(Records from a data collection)
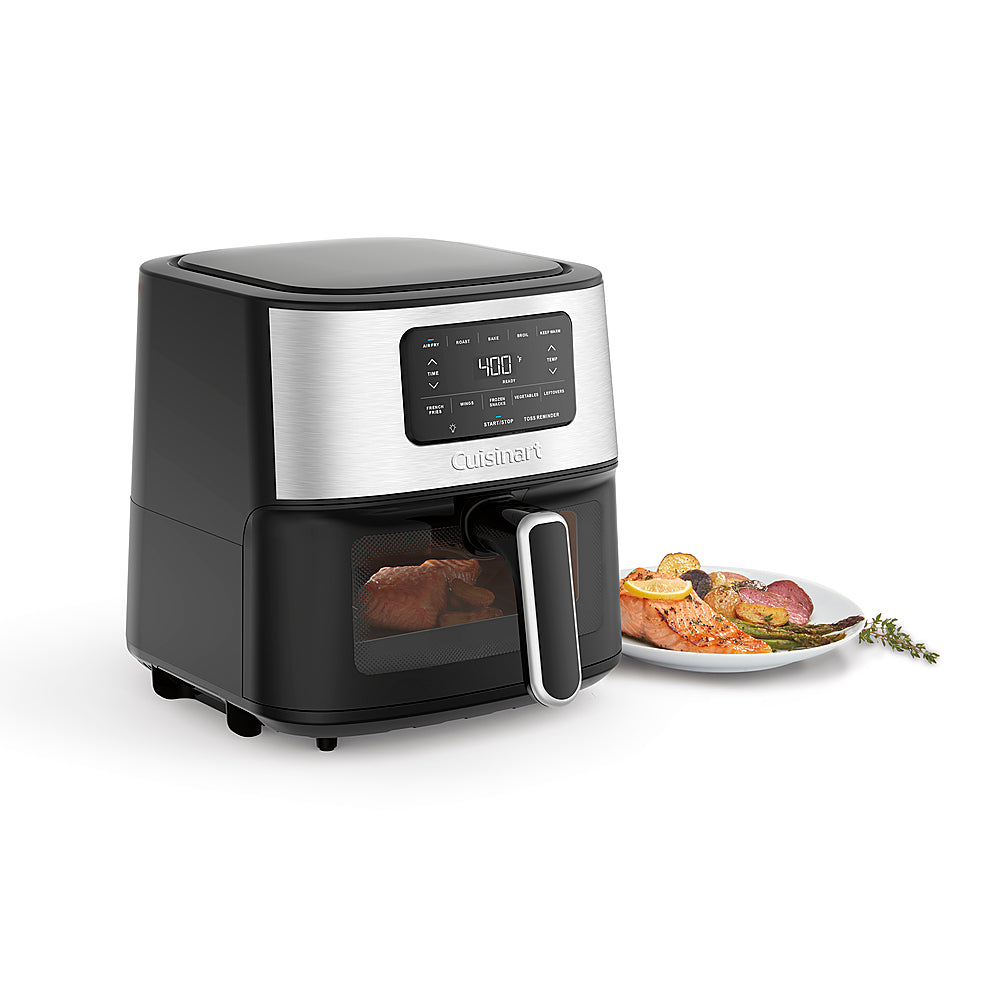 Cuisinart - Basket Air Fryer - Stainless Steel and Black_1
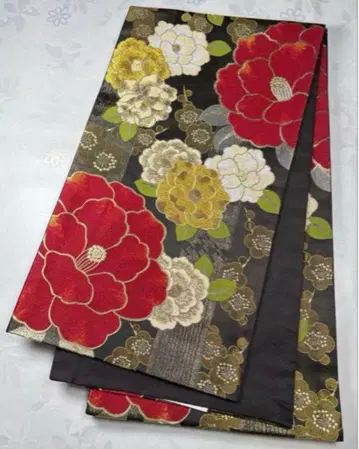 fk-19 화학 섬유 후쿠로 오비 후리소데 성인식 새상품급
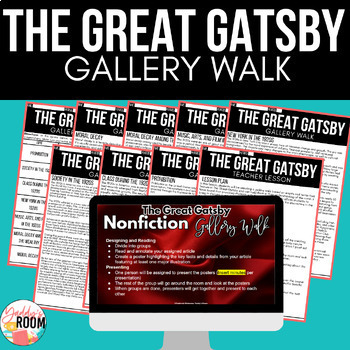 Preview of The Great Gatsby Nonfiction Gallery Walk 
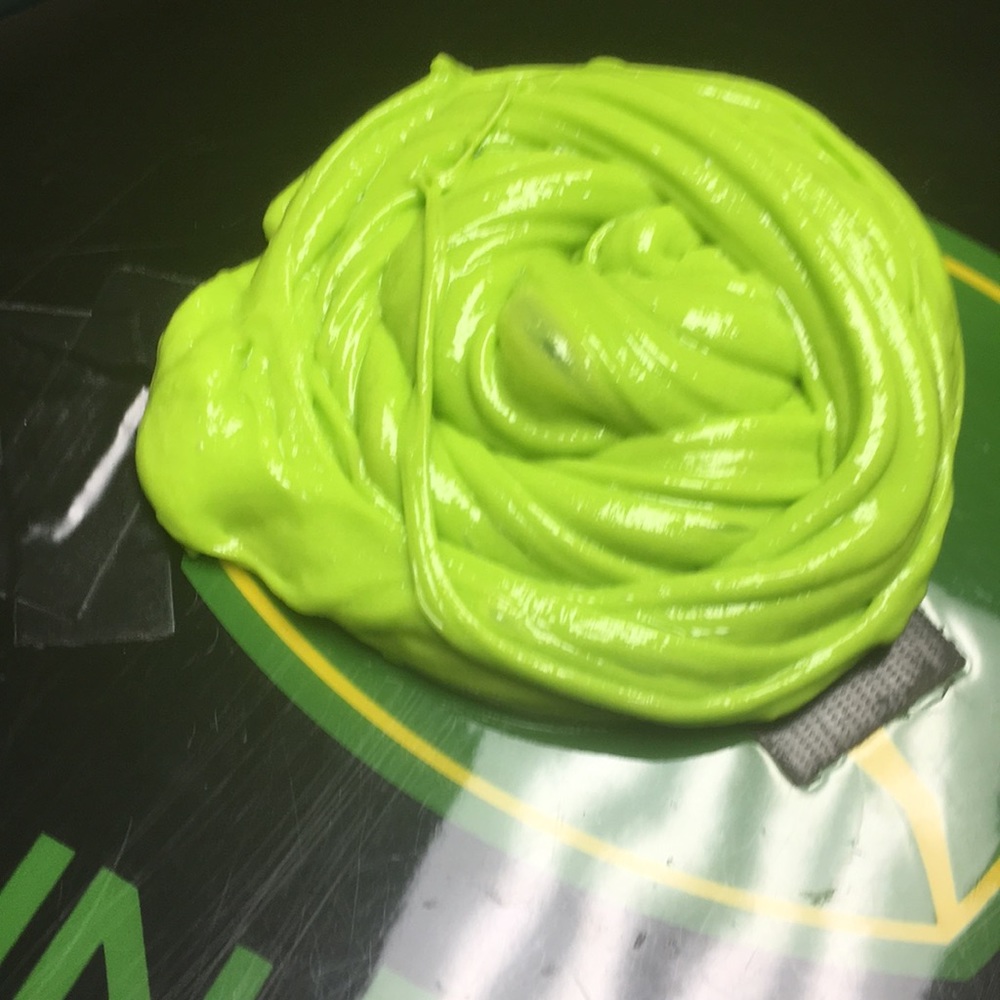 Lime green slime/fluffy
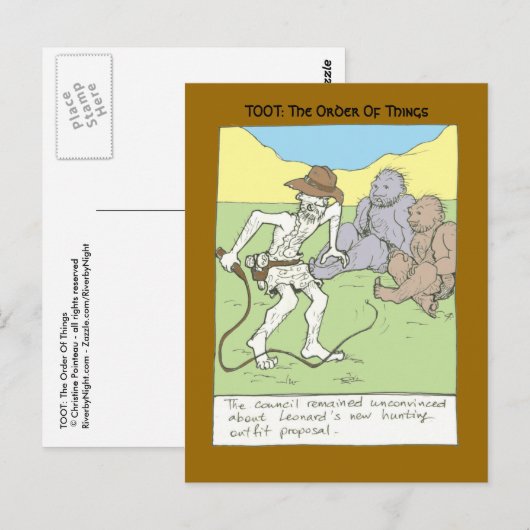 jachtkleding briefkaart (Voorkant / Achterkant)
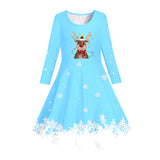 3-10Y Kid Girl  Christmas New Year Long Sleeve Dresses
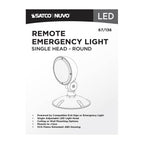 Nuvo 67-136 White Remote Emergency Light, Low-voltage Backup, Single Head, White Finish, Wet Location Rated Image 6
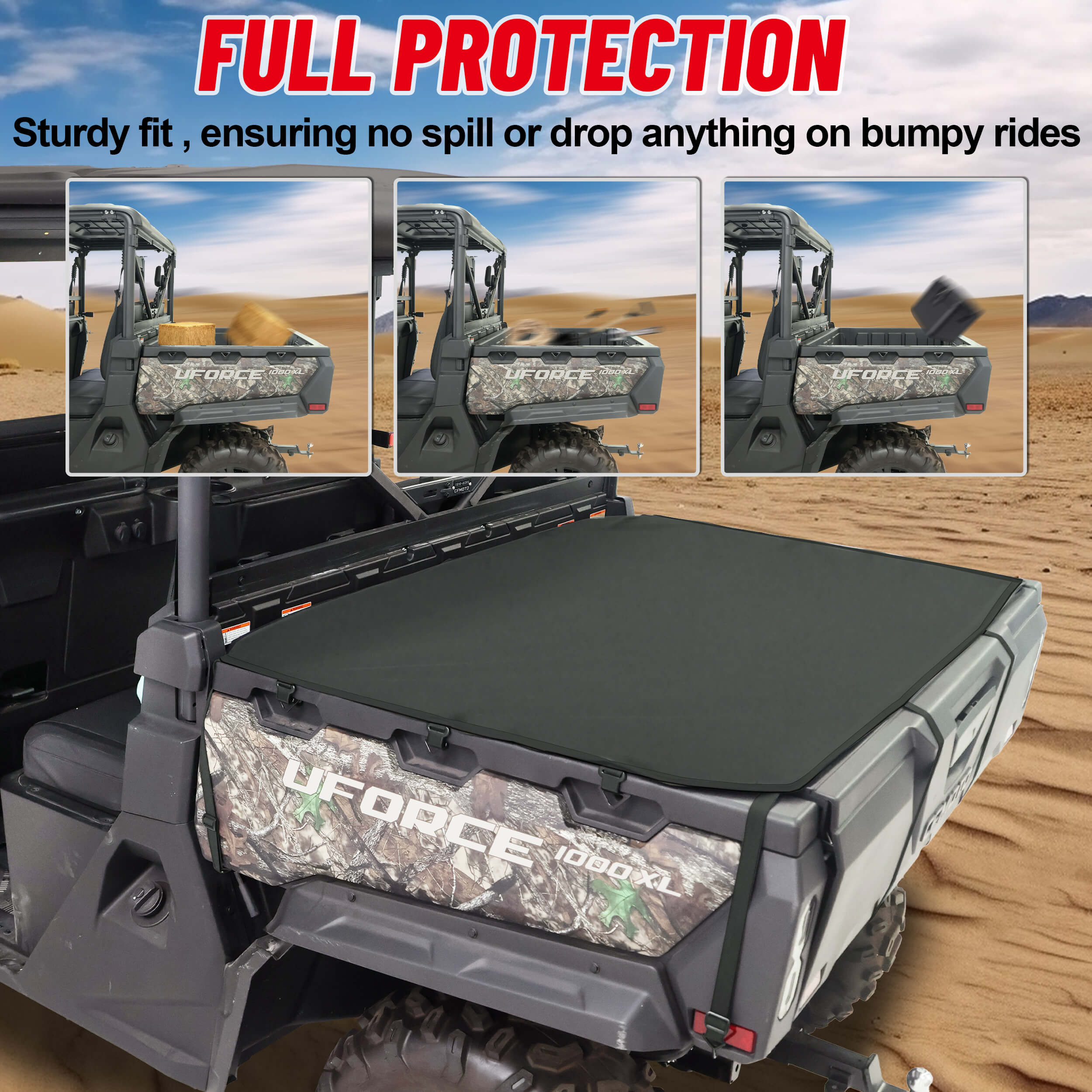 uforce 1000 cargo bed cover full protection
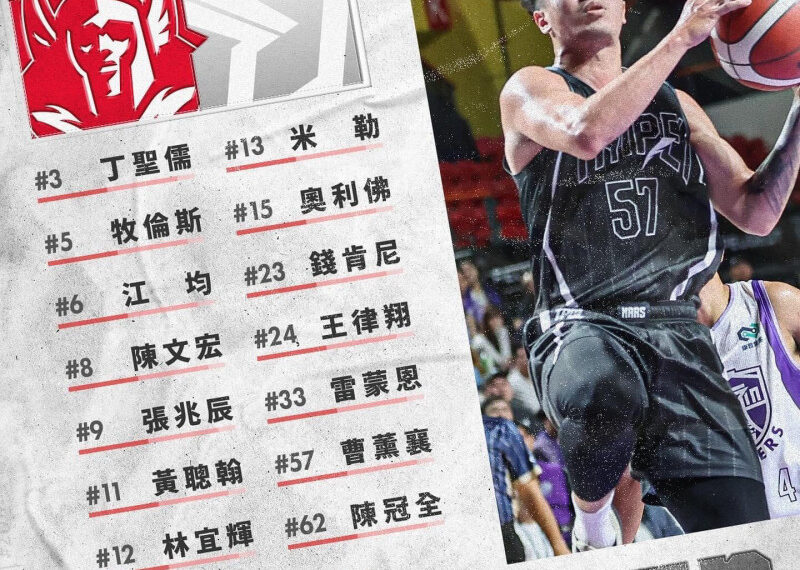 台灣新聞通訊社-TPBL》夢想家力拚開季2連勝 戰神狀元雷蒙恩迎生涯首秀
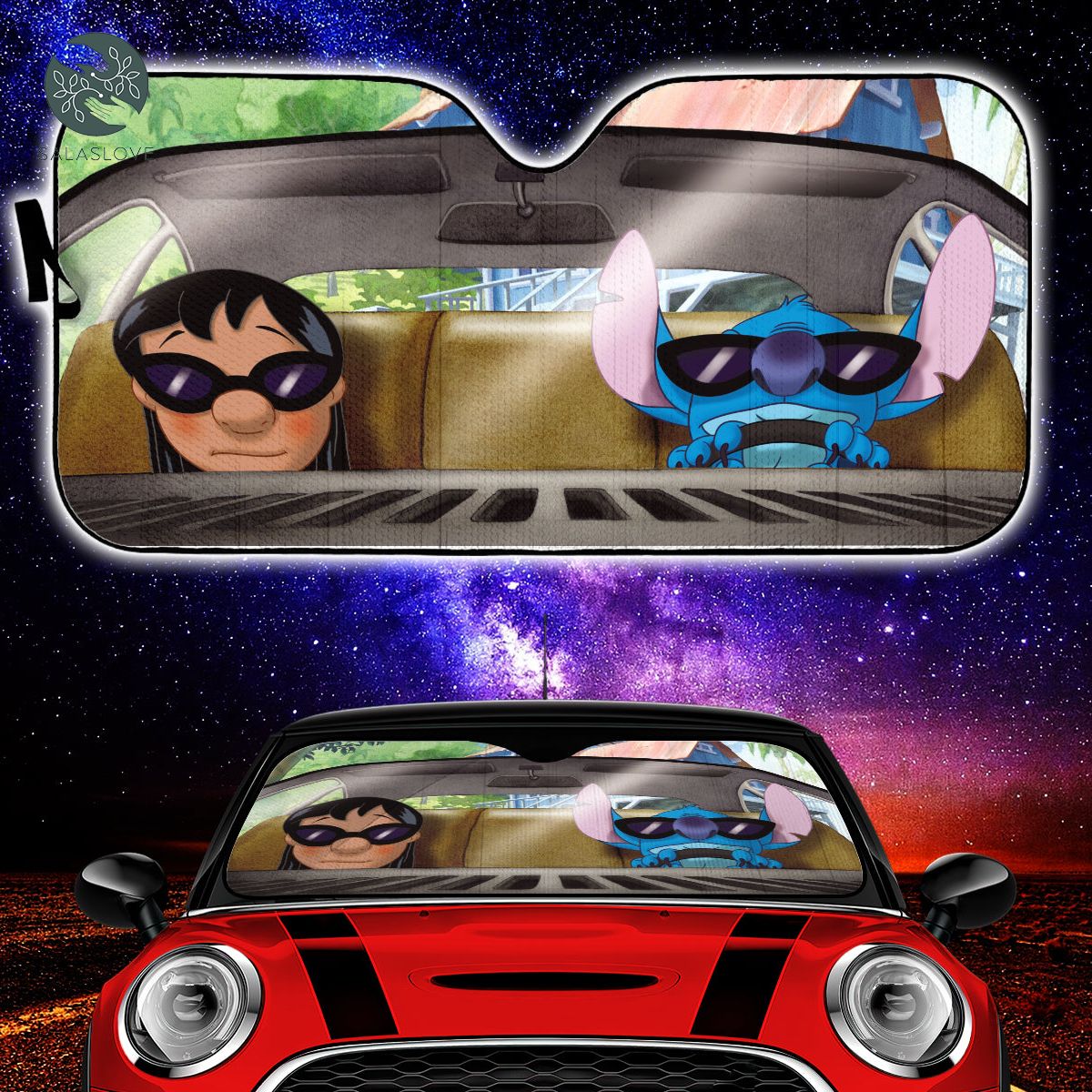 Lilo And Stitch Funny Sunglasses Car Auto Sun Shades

* [About this exercise]
Starting at the line that contains "3-10Y Kid Girl", write out every line through the end of the entries, both ends included, without any pictures.

* [Exercise result]
 3-10Y Kid Girl  Christmas New Year Long Sleeve Dresses
 Nuvo 67-136 White Remote Emergency Light, Low-voltage Backup, Single Head, White Finish, Wet Location Rated Image 6
 uforce 1000 cargo bed cover full protection
 台灣新聞通訊社-TPBL》夢想家力拚開季2連勝 戰神狀元雷蒙恩迎生涯首秀
 Lilo And Stitch Funny Sunglasses Car Auto Sun Shades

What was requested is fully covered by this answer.